2. Encouragement to attend conferences and in-person events to meet the people members have been talking to/reading about in the online community.
Regularly and consistently engaging with your members can ramp up their engagement and spur them to crave even greater involvement. When they feel an already established connection with, say, keynote speakers at your conferences, they’ll be more likely to want to be there in person to listen to or even meet those speakers. The value members get from being part of the community network can translate into fees paid and seminars attended, and the online community gives you a prime opportunity to market your products and events to them.
3. When there is a bigger investment in the organization, people are more likely to continue with the organization.
When you can elicit members’ interest in checking in to the online community at regular intervals, you’ve gotten their attention and their commitment. Now, you have to hang onto it! Nir Eyal, in his book Hooked: How to Build Habit-Forming Products, describes a sort of philosophy of habits, with four key requirements for making product usage a habit:
- Variable Reward
Let’s look at Facebook as an example. A Facebook user is triggered by receiving notifications. He takes the actions of signing in, reading the notifications, and perhaps responding to them or posting other topics. When the Facebook user gets a lot of “likes” or responses (engagement of his own, if you will) he gets a variable reward – in this case, a sense of gratification that his presence was acknowledged.

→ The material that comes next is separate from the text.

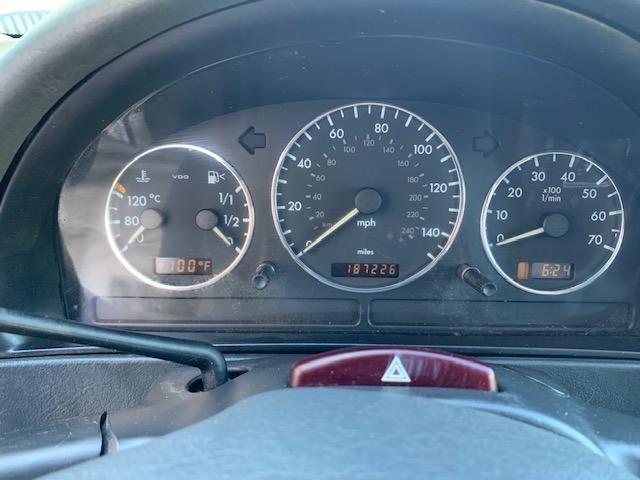 Mercedes-Benz ML350 2003 price $3,000 Cash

Since our Facebook user has made such an investment in the platform – by creating an account, checking it daily, interacting with friends and colleagues – he’s unlikely to abandon it and will in all probability remain invested and involved in the Facebook community.
It’s the same with your community. If you take the time to build the relationship, supplying a variety of triggers that evoke actions and offering rewards – often just intangible feelings of satisfaction or inclusion – your users will continue to stay loyal to you, which will bring return to your business for years.
Anyway you slice it, there is a cost associated with starting and running an online community. While it offers a lot of intrinsic value for your members, ultimately its implementation needs to be the right business decision for your organization. Be on constant look-out for indications of direct return on investment, as it will help ensure the sustainability of your endeavor.